そして勝ち気そうな顔を呆れで満たした令嬢たちの前に、それを持ち上げる。
「な、何よ……?」
泥だらけの娘から、鼻先にぐいっと捧げられたハンカチに——オフィリアは不審そうな顔をした。
——と、娘の片手が折り畳まれていた上布をそっと持ち上げて——
そこにあったものを見たオフィリアが——あ! と、高く叫んだ。
「こ、これ——」
オフィリアは目を瞠って包まれていたものを手に取った。
それは、オフィリアの手のひらの上で眩く黄金色に輝いている。
「わ、私の…………指、輪……?」
令嬢は顔をこわばらせて息を吞む。先ほど自身の婚約者本人に、放り捨てられた指輪だ。認めたくはないが自分にも非がある事は分かっていて。——でも、あんなふうに投げ捨てられて——もう見つからぬのではないかと——
このまま王子に指輪と同じように切り捨てられるのではないかとオフィリアは恐ろしくて——……
……だが、指輪は再びオフィリアの手に戻った。
リングにはしっかりと王家の紋章が刻まれている。
確かにそれが自分のものであると知ると、オフィリアは言葉をなくした。それをもたらした娘に彼女は戸惑いと驚愕を浮かべた瞳を向ける。その娘にはいい感情がなかった。それどころかひどく侮辱した覚えすらあって……
と、その様子を隣から覗き込んでいたルーシーも目を丸くする。
「エリノア……オフィリアの婚約指輪じゃない……! どうしてあんたが……?」
二人の言葉を聞いたエリノアは、ホッとしたように笑顔になった。
「よかったぁ……やはりそうでしたか!」
嬉しそうなエリノアの顔を見ると、オフィリアは余計困惑する。が、エリノアが嬉しそうな顔をしたのは一瞬だけだった。彼女はすぐにハンカチをポケットに収めて、申し訳なさそうな顔をする。
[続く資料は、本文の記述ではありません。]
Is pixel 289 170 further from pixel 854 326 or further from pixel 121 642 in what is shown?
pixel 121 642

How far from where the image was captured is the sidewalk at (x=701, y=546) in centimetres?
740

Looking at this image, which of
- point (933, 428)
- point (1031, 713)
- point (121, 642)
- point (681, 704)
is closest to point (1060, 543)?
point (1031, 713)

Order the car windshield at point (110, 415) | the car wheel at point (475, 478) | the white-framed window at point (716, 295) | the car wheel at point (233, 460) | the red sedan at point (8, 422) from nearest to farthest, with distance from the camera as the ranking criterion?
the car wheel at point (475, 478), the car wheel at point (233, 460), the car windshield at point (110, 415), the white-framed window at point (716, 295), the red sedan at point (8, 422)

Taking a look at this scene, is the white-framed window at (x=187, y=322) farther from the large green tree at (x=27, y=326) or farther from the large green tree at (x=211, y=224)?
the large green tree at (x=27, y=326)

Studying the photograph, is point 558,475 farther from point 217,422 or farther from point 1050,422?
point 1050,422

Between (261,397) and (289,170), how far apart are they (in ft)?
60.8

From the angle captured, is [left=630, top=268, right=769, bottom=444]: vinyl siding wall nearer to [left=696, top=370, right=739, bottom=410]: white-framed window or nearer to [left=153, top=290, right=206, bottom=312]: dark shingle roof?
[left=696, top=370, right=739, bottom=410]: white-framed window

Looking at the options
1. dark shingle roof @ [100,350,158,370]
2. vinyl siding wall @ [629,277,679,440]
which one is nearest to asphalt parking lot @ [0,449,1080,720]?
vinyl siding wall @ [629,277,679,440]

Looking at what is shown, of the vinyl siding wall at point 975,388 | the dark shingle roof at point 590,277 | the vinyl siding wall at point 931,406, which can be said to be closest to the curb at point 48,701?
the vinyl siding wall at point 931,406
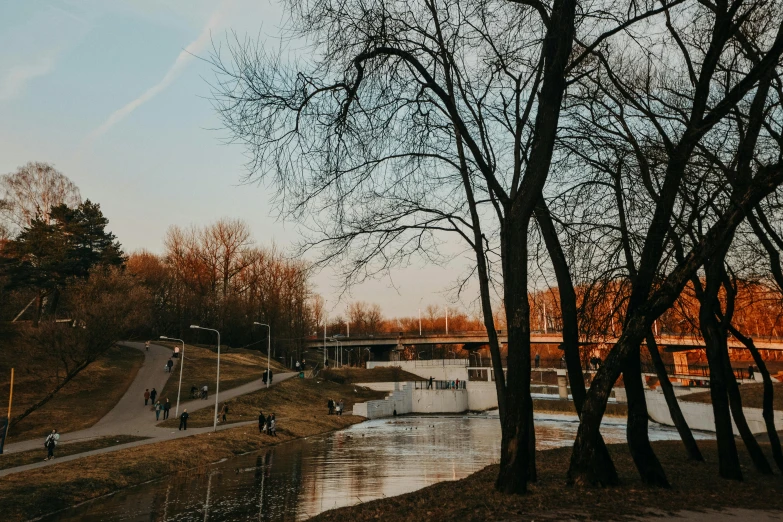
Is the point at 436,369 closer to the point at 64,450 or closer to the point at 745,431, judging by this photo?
the point at 64,450

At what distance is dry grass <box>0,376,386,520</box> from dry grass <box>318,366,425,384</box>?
992 inches

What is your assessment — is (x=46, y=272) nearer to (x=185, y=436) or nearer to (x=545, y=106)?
(x=185, y=436)

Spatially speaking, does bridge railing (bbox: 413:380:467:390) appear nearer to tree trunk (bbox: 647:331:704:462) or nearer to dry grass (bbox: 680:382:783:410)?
dry grass (bbox: 680:382:783:410)

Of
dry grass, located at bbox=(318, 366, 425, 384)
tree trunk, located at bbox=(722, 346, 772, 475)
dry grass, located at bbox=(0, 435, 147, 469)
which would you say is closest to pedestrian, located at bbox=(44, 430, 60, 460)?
dry grass, located at bbox=(0, 435, 147, 469)

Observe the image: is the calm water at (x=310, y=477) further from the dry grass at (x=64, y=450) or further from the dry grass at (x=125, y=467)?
the dry grass at (x=64, y=450)

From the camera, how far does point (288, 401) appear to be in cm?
5753

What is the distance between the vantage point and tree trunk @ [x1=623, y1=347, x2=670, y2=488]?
11367 millimetres

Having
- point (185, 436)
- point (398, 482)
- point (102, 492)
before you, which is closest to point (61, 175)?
point (185, 436)

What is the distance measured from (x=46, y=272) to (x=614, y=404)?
5918 cm

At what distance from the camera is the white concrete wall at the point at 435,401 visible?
2714 inches

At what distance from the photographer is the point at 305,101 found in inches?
384

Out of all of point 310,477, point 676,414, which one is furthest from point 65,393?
point 676,414

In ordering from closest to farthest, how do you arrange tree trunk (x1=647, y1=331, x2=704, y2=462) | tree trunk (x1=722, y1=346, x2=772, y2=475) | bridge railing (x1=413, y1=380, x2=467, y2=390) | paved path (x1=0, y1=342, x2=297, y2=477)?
tree trunk (x1=722, y1=346, x2=772, y2=475) < tree trunk (x1=647, y1=331, x2=704, y2=462) < paved path (x1=0, y1=342, x2=297, y2=477) < bridge railing (x1=413, y1=380, x2=467, y2=390)

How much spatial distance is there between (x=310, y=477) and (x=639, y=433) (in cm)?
1653
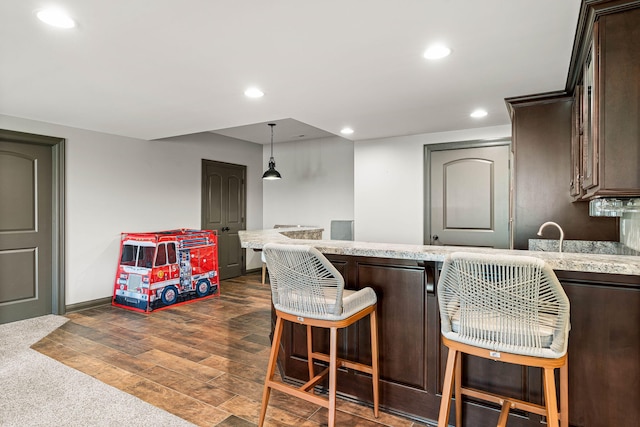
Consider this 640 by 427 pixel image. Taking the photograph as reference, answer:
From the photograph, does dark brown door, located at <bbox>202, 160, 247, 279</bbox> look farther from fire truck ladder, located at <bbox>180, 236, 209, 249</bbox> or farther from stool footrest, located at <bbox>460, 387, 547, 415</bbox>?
stool footrest, located at <bbox>460, 387, 547, 415</bbox>

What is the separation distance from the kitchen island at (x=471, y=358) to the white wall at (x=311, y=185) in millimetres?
3844

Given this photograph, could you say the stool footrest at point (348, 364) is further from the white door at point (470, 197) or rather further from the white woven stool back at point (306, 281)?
the white door at point (470, 197)

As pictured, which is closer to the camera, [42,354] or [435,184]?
[42,354]

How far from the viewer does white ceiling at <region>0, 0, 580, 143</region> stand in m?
1.84

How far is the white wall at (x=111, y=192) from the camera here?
4.36 m

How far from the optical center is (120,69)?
8.47ft

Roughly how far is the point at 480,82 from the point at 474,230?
2153 mm

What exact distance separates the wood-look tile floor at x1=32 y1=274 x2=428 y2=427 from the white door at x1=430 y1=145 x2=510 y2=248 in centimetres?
254

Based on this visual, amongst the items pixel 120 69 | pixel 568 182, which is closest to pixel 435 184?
pixel 568 182

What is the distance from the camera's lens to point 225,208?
6.38 metres

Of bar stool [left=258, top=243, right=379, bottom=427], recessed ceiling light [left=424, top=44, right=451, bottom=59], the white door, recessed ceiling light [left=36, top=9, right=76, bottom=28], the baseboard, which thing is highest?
recessed ceiling light [left=36, top=9, right=76, bottom=28]

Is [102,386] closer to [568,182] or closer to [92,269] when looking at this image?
[92,269]

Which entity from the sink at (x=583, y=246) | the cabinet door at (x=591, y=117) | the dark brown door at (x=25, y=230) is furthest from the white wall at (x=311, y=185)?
the cabinet door at (x=591, y=117)

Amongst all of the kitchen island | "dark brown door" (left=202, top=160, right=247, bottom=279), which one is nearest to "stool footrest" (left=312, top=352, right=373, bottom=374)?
the kitchen island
「ええと、拾った経緯はまた今度でもよろしゅうございましょうか……申し訳ありませんが、わたくしめ廊下を掃除しなくては……」
王宮をこのまま汚したままにしておいては大ごとになってしまう。
エリノアは背後からテオティルにのし掛かられたまま……二人にペコリとお辞儀をして、すぐにくるりと身を翻した。
「……ぁ……」
「エリノア!」
エリノアはキョトンとしたテオティルを引っ張って廊下を駆け戻って行く。
唖然とするオフィリア。ルーシーも同様に驚いていたが、彼女は慌ててスカートの裾を掴むと、エリノアを追いかけて走って行った。
「…………」
残された令嬢は——
遠ざかっていく三名が廊下の向こうに消えると……呆然とした視線を己の手のひらの上に落とす。
「……」
黄金の指輪は、そこで静かに、清らかに輝いていた。
「……——それが——木登り中突然飛んできたんです。頭に」
廊下の床に膝をつけたエリノアは、右手で雑巾を前後左右にせわしなく行き来させながら、ルーシーにそう言った。
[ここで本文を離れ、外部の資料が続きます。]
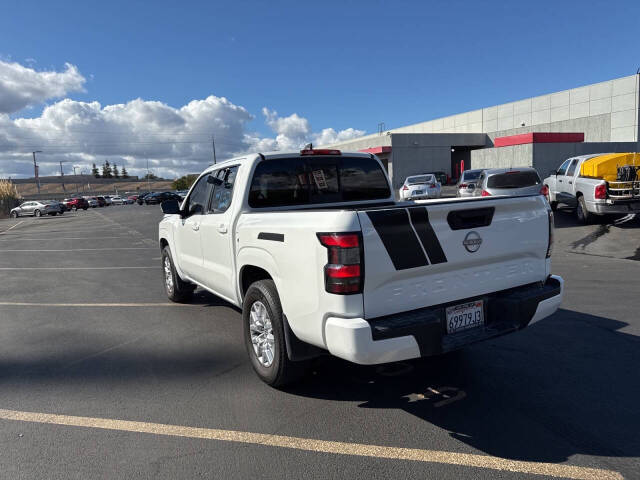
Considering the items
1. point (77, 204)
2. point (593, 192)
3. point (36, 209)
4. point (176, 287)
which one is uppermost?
point (593, 192)

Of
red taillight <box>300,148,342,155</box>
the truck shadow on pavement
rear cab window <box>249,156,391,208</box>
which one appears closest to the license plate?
the truck shadow on pavement

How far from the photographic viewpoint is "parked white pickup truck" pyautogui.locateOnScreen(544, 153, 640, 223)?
12.2 metres

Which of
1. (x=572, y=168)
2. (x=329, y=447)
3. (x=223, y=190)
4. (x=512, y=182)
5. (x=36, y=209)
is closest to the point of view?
(x=329, y=447)

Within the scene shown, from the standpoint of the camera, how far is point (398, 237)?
3131 mm

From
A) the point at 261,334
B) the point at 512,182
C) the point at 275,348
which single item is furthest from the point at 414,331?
the point at 512,182

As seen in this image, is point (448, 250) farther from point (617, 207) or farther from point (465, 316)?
point (617, 207)

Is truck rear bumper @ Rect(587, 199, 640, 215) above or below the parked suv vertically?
above

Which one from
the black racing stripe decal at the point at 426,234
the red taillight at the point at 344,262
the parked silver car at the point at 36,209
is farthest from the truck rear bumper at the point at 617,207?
the parked silver car at the point at 36,209

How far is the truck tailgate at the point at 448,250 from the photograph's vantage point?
3.08 metres

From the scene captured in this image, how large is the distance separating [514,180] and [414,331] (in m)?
11.2

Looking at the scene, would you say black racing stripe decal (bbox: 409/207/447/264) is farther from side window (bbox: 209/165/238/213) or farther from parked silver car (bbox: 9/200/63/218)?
parked silver car (bbox: 9/200/63/218)

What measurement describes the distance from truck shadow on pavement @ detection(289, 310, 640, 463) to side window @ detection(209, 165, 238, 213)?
1813 millimetres

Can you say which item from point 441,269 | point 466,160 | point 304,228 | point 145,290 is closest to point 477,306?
point 441,269

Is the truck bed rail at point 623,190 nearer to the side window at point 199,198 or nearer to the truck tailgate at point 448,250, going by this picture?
the truck tailgate at point 448,250
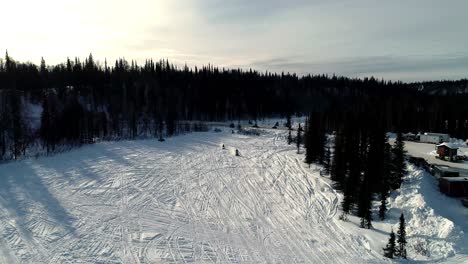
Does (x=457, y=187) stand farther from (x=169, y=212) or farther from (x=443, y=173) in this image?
(x=169, y=212)

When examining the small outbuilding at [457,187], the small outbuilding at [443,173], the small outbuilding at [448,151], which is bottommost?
the small outbuilding at [457,187]

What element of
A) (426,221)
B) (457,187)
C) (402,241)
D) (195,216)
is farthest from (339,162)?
(195,216)

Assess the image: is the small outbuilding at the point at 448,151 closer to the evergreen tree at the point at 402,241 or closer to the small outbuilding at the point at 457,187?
the small outbuilding at the point at 457,187

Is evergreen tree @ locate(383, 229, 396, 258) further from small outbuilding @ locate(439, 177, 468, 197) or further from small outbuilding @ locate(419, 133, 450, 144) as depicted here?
small outbuilding @ locate(419, 133, 450, 144)

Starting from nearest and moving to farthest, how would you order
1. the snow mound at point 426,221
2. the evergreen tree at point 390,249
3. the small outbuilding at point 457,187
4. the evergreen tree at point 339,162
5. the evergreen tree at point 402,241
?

「飛んで……ああそうね、クラウス様が思い切り投げていらしたから……そう、あんたの頭に当たったの……」
傍でモップを動かしていたルーシーは、運がいいんだか悪いんだか、と苦笑を浮かべてそれを聞いている。
「最初はどこぞの厳しい魔物にでもさっさとしろと頭に石でも投げられたのかと思ったんですが……」
「……は? 魔物?」
「あ……い、いえ、その……し、仕事に厳しい悪魔のような——上役様? とか?」
不可解そうな顔をしたルーシーに、エリノアはしまったと慌てて手を振っている。
——オフィリアの前から去った後。とりあえず水場で自らの泥を綺麗に洗ったエリノアは……ルーシーたちと共に廊下の掃除を行なっていた。
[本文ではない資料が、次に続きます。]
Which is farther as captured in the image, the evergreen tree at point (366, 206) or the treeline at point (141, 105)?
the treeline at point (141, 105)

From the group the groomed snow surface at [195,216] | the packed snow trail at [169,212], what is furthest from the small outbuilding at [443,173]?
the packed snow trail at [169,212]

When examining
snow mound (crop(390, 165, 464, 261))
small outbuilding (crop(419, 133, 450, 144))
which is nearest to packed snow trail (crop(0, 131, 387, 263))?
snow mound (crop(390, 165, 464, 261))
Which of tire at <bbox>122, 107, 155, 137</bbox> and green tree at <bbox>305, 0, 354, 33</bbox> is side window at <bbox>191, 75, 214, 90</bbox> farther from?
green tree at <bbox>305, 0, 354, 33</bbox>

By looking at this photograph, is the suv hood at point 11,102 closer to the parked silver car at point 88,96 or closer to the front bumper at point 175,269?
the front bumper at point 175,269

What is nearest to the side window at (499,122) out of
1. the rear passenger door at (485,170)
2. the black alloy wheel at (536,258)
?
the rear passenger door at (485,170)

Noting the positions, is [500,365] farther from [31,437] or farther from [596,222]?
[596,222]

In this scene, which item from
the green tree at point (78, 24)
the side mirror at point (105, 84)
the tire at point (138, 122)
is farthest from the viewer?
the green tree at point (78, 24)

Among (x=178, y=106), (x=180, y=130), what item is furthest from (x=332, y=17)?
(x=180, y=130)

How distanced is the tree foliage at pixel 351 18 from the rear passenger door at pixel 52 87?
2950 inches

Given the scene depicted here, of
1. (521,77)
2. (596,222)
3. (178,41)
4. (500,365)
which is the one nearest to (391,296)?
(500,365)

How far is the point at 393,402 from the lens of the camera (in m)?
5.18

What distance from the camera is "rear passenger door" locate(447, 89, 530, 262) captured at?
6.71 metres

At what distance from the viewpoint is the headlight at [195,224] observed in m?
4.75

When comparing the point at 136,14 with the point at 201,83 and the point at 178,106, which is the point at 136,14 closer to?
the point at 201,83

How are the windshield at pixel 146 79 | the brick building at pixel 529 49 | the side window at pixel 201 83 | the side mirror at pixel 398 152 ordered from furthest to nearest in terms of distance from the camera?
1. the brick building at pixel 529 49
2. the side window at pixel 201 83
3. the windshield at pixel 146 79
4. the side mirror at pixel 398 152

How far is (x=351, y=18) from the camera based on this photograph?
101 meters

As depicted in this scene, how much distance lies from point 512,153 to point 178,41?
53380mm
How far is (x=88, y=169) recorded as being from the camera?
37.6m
もちろん——エリノアは使用人でもない令嬢ルーシーには、掃除なんか手伝わさせられないと断ったのだが……
体育会系な義姉に、『パパと武道の稽古をしている時の私の方がよっぽど泥だらけよ!』……と、やや強引に押し切られ、今に至る……
そんなわけで。エリノアが雑巾で泥汚れを落とし、ルーシーがそこをモップでふいていて……テオティルは水の満たされバケツを運びながら、ニコニコと二人の後をついて来ていた。
そうして作業しつつ、エリノアはルーシーにあの指輪——オフィリアがクラウスから贈られた婚約指輪を見つけた経緯について話をしていたという訳である。
そうそれで、とエリノアは話を続ける。
「木を降りようとしたら……」
お読みいただきありがとうございます。
長くなったので分割します。
あと遅くなりましたし、チェック後に連投します。年末…しんどいです!(°▽°;)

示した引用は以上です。